How does that work then? I don't see the detriment to anyone here, tbh…

EDIT: just reread the story - if, as the quote from Palm implies, they were rejecting candidates for jobs based purely on their current employer, then that would be dubious, but surely that would be an employment law matter, *not* an anti-trust matter. But that's also not how the rest of the story reads…
scaryjim
I'm sorry - it's now wrong to *not* poach people away from other companies? So the antitrust judges would rather one company bought in all the best talent in the industry to put itself into a competitively advantageous position, and to the detriment of the other companies?

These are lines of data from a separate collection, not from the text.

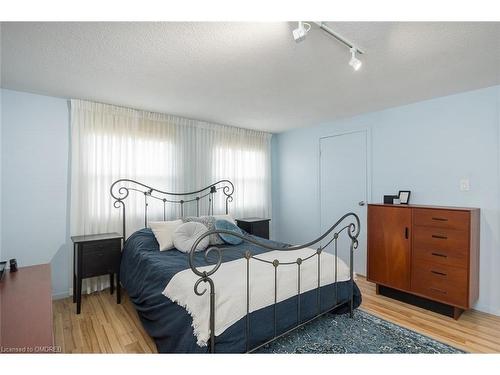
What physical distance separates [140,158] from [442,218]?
360 cm

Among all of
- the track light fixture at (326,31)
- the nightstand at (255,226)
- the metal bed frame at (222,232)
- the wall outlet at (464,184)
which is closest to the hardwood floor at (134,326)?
the metal bed frame at (222,232)

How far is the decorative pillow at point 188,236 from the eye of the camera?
2.69m

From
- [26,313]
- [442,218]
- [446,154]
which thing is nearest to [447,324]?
[442,218]

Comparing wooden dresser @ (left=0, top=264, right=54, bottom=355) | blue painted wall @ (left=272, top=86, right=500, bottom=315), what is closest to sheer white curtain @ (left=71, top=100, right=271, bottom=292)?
wooden dresser @ (left=0, top=264, right=54, bottom=355)

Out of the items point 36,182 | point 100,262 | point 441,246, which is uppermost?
point 36,182

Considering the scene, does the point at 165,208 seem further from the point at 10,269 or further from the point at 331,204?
the point at 331,204

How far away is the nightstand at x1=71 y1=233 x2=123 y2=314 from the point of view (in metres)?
2.63

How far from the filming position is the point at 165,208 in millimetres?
3605

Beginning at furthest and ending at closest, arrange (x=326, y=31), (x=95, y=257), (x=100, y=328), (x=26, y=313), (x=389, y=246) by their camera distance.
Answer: (x=389, y=246) → (x=95, y=257) → (x=100, y=328) → (x=326, y=31) → (x=26, y=313)

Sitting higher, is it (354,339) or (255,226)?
(255,226)

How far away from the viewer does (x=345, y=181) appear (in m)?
3.88

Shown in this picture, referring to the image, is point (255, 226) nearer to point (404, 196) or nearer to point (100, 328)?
point (404, 196)

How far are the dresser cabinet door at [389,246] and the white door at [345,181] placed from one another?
20.3 inches
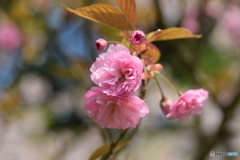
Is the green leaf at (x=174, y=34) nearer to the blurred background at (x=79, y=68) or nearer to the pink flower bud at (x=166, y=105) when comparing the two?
the pink flower bud at (x=166, y=105)

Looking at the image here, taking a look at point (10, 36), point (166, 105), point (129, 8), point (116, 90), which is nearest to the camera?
point (116, 90)

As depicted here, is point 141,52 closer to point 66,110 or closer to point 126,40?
point 126,40

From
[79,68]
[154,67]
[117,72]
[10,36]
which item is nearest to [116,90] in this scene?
[117,72]

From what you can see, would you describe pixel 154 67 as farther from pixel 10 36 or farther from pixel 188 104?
pixel 10 36

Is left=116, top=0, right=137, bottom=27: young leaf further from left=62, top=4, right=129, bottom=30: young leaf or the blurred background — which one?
the blurred background

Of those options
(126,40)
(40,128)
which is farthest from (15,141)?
(126,40)

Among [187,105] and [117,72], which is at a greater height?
[117,72]

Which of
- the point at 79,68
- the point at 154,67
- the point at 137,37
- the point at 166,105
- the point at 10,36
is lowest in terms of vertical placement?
the point at 79,68
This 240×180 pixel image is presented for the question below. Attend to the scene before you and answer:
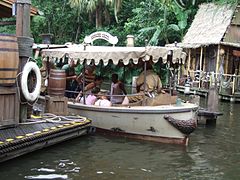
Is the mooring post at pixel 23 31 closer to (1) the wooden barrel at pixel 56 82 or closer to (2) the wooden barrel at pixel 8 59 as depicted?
(2) the wooden barrel at pixel 8 59

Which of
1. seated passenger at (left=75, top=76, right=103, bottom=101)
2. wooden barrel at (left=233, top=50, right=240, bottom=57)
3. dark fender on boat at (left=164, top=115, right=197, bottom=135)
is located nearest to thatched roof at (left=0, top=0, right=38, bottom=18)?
seated passenger at (left=75, top=76, right=103, bottom=101)

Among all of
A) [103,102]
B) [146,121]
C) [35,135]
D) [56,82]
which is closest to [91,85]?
[103,102]

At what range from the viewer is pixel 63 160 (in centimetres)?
925

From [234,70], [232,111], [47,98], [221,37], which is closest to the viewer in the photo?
[47,98]

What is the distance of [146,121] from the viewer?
11.0 m

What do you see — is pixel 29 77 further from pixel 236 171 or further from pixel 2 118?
pixel 236 171

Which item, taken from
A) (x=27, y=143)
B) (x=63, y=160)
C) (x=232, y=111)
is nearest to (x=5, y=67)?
(x=27, y=143)

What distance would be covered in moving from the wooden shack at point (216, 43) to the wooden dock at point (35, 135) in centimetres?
1340

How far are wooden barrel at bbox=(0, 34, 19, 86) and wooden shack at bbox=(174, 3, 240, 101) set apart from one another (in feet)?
50.6

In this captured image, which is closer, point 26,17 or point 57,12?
point 26,17

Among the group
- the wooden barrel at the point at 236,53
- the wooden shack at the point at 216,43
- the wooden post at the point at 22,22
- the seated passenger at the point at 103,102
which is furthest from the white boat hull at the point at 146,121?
the wooden barrel at the point at 236,53

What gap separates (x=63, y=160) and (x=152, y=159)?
2096 mm

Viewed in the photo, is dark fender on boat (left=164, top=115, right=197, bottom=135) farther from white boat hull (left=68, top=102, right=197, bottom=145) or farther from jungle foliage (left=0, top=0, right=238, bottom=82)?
jungle foliage (left=0, top=0, right=238, bottom=82)

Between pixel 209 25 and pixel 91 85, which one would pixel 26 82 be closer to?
pixel 91 85
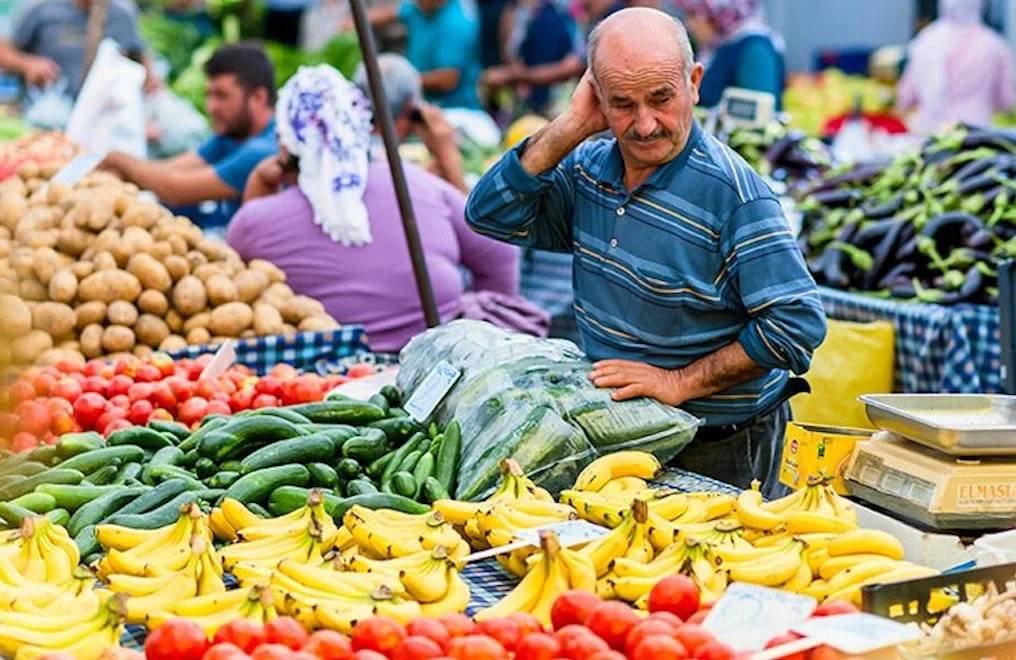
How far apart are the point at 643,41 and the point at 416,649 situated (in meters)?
1.70

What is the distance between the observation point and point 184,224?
5.83m

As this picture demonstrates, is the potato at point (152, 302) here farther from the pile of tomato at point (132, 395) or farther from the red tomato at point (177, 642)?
the red tomato at point (177, 642)

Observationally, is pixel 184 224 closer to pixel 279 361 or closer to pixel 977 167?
pixel 279 361

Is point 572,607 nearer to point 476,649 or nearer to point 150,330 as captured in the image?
point 476,649

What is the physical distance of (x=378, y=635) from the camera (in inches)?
97.0

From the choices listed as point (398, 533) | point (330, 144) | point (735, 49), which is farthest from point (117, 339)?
point (735, 49)

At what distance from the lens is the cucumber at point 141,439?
3.91 meters

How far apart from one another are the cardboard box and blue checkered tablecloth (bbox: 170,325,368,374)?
230 centimetres

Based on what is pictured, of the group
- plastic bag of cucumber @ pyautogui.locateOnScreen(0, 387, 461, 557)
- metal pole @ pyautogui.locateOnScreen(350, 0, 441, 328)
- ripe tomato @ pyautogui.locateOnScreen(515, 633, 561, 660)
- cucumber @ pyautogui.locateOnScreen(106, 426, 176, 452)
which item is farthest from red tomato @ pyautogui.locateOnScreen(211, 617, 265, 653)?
metal pole @ pyautogui.locateOnScreen(350, 0, 441, 328)

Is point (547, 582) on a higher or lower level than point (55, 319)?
higher

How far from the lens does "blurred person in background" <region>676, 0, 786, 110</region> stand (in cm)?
852

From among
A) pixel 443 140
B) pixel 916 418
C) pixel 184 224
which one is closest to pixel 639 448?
pixel 916 418

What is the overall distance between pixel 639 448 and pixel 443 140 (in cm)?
369

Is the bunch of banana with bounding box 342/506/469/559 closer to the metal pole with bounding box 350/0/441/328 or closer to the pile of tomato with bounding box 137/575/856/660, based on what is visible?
the pile of tomato with bounding box 137/575/856/660
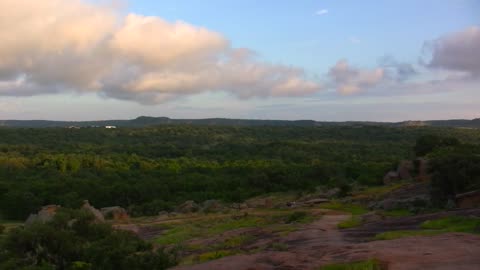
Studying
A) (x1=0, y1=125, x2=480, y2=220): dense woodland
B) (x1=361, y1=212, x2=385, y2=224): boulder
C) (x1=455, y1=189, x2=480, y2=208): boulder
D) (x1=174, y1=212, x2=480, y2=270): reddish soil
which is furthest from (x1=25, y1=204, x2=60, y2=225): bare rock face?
(x1=455, y1=189, x2=480, y2=208): boulder

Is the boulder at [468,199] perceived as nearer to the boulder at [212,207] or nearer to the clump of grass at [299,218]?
the clump of grass at [299,218]

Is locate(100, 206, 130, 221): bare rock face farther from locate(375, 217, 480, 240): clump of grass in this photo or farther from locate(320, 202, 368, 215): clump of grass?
locate(375, 217, 480, 240): clump of grass

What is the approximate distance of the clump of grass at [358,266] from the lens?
1133cm

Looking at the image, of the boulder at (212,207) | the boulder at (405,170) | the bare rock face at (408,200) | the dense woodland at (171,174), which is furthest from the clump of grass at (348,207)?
the boulder at (405,170)

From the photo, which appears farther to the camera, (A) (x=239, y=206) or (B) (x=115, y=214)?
(A) (x=239, y=206)

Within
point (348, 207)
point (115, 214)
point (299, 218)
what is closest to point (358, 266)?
point (299, 218)

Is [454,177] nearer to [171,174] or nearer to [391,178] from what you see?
[391,178]

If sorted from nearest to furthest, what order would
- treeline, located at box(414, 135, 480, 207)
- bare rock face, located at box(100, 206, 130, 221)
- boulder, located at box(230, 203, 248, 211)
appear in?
treeline, located at box(414, 135, 480, 207) < bare rock face, located at box(100, 206, 130, 221) < boulder, located at box(230, 203, 248, 211)

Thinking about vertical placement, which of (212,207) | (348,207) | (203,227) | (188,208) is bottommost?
(188,208)

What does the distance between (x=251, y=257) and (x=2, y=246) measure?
11.3m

How does that work then? I don't see the detriment to anyone here, tbh…

EDIT: just reread the story - if, as the quote from Palm implies, they were rejecting candidates for jobs based purely on their current employer, then that would be dubious, but surely that would be an employment law matter, *not* an anti-trust matter. But that's also not how the rest of the story reads…

It's an anti-trust matter because they've formed a cartel on employment policy which is anti-competitive. Employees have been known to be forced to sign contracts which forbids them from getting a job from other similar companies for X years (often as long as 5), and there's been more than a few aggressive lawsuits for employees who got a job elsewhere and were accused of ‘stealing trade secrets’ on the basis of them having partners to their former employer on their twitter follower list and other such nonsense.

It's about time this oppressive nonsense was looked into tbh.
This is a line where both ends are bad & the middle is desirable.
1. It is inappropriate for one company to target & entice the best employees of a competitor in order to deprive them of that talent OR to attempt to steal trade secrets.
2. It is also inappropriate to blacklist an individual purely because they currently work for the competitor. Employees leave for many reasons & the focus should be on creating an attractive work environment not preventing them from moving on or progressing in their chosen field.
So if these companies had a no poach policy, that is respectable. But a no-hire policy is not.